The patients' characteristics of the 129 included patients are presented in Table 1. The distribution in the four groups, according to the hormonal activity and treatment status at the time of evaluation was: uncontrolled before any treatment (n = 17, 13%, IGF-1 = 719.8 ± 281.9 ng/ml); uncontrolled under treatment (chronic medication against GH-excess; n = 36, 28%, IGF-1 = 417.8 ± 224.9 ng/ml); controlled under treatment (chronic medication against GH-excess; n = 27, 21%, IGF-1 = 177.6 ± 73.1 ng/ml); controlled after treatment (surgery ± radiation, chronic medication; n = 49, 38%, IGF-1 = 175.9 ± 66.1 ng/ml). Some patients had more than one comorbidity. The most common comorbidity was arthrosis (53.5%), followed by arterial hypertension (36.4%), diabetes mellitus (15.5%), coronary heart disease (12.4%), and a history of malignancy (10%).

Table 1

Patients characteristics.

Parameters	Distribution
Age (years)	58.3 ± 12.7 (30–86)
Time since diagnosis (years)	13.4 ± 8.1 (0–23)
M/F	65/64
GH/GH and prolactin	120/9
Active disease/biochemical control	53 (41.1%)/76 (58.9%)
Complete/partial pituitary insufficiency	10 (7.8%)/37 (28.7%) thyreotrope insufficiency (n = 27), corticotrope insufficiency (n = 20), gonadotrope insufficiency (n = 23)
Treatment	112 (yes)/17 (no)
Pituitary surgery	104/112; 92.9%; > 1 surgery (n = 17/112; 15.2%)
Medication	68/112 (60.7%)
	Somatostatin analogs: 36 (32.1%)
	Dopamin agonists: 7 (6.3%)
	Pegvisomant: 2 (1.8%)
	Secvential or combined: 23 (20.5%)
Radiotherapy	16/112 (14.3%)
Comorbidities	Arthrosis: 69/129 (53.5%)Arterial hypertension: 47/129 (36.4%)Diabetes mellitus: 20/129 (15.5%)Coronary heart disease: 16/129 (12.4%)History of malignancy: 13/129 (10.0%)

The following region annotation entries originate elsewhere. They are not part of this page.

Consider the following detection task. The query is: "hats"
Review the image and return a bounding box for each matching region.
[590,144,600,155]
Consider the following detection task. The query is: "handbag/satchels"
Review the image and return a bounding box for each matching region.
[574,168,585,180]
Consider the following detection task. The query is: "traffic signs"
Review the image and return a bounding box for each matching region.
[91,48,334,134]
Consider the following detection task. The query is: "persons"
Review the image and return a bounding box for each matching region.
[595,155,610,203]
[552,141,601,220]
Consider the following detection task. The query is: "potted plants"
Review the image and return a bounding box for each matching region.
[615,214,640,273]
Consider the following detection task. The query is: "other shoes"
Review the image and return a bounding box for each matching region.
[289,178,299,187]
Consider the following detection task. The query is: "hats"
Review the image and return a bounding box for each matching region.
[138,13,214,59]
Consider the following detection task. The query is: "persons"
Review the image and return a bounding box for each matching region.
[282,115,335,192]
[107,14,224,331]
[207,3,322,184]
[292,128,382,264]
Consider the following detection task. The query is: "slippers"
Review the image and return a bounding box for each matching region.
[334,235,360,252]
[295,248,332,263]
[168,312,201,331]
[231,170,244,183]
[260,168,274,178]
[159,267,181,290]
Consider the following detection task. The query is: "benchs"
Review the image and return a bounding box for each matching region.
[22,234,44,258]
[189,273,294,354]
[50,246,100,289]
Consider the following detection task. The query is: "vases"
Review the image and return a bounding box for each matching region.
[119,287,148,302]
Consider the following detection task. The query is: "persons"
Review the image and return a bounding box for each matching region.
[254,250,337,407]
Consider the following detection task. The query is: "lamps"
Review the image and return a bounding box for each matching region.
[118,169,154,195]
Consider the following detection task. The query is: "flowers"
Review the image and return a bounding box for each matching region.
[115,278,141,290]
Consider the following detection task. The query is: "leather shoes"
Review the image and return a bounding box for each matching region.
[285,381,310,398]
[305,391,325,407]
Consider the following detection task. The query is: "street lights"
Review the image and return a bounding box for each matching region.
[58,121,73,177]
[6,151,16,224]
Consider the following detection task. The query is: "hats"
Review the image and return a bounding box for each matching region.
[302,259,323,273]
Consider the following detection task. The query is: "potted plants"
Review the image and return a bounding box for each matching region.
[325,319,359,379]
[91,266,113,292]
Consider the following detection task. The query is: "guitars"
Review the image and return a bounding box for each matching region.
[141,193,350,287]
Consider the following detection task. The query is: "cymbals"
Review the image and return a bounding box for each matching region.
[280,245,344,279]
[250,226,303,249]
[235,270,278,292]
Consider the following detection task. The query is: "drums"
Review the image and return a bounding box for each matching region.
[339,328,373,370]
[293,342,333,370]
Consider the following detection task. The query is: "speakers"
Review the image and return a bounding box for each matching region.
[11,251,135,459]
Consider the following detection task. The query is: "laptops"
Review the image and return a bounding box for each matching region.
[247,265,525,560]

Continuous data are presented as mean ± 1 standard deviation (range), categorical data are presented as counts/ number of subjects (%).

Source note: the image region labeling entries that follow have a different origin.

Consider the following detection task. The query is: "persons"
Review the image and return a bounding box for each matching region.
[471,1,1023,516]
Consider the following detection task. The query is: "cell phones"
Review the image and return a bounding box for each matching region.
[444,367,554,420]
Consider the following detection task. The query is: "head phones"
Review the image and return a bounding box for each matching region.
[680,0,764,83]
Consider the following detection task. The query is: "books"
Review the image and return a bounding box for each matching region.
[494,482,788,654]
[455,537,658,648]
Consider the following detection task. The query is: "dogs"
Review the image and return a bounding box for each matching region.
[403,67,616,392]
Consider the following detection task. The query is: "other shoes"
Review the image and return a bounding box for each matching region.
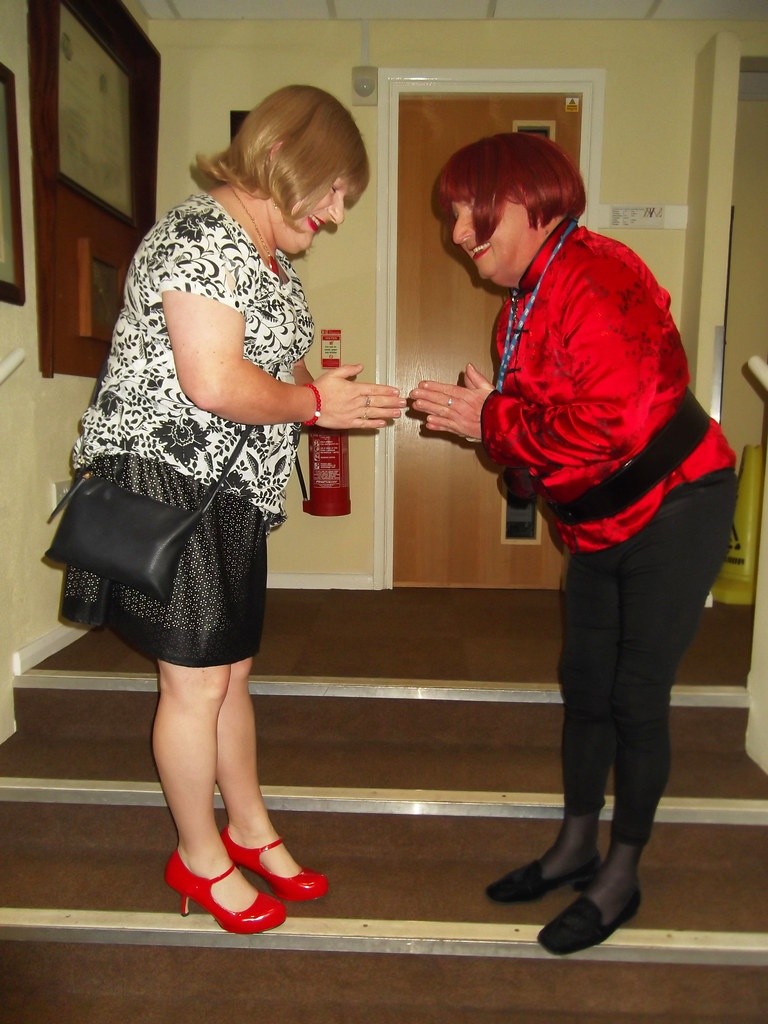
[537,886,641,955]
[485,851,601,903]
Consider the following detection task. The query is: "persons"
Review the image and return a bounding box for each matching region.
[409,134,738,958]
[59,83,407,934]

Neuropsychological profile, according to the NEO-FFI inventory

The relevant age- and sex-specific differences between all patients with acromegaly, irrespective of hormonal activity, and controls are given for the NEO-FFI inventory in Table 2. Male patients aged 30–49 years had higher scores of agreeableness (p = 0.005), while male patients older than 50 years and female patients older than 30 years showed a lower openness to experience p = 0.024 and p < 0.001, respectively).

Table 2

Age- and sex-specific differences between patients and controls based on the NEO-FFI inventory.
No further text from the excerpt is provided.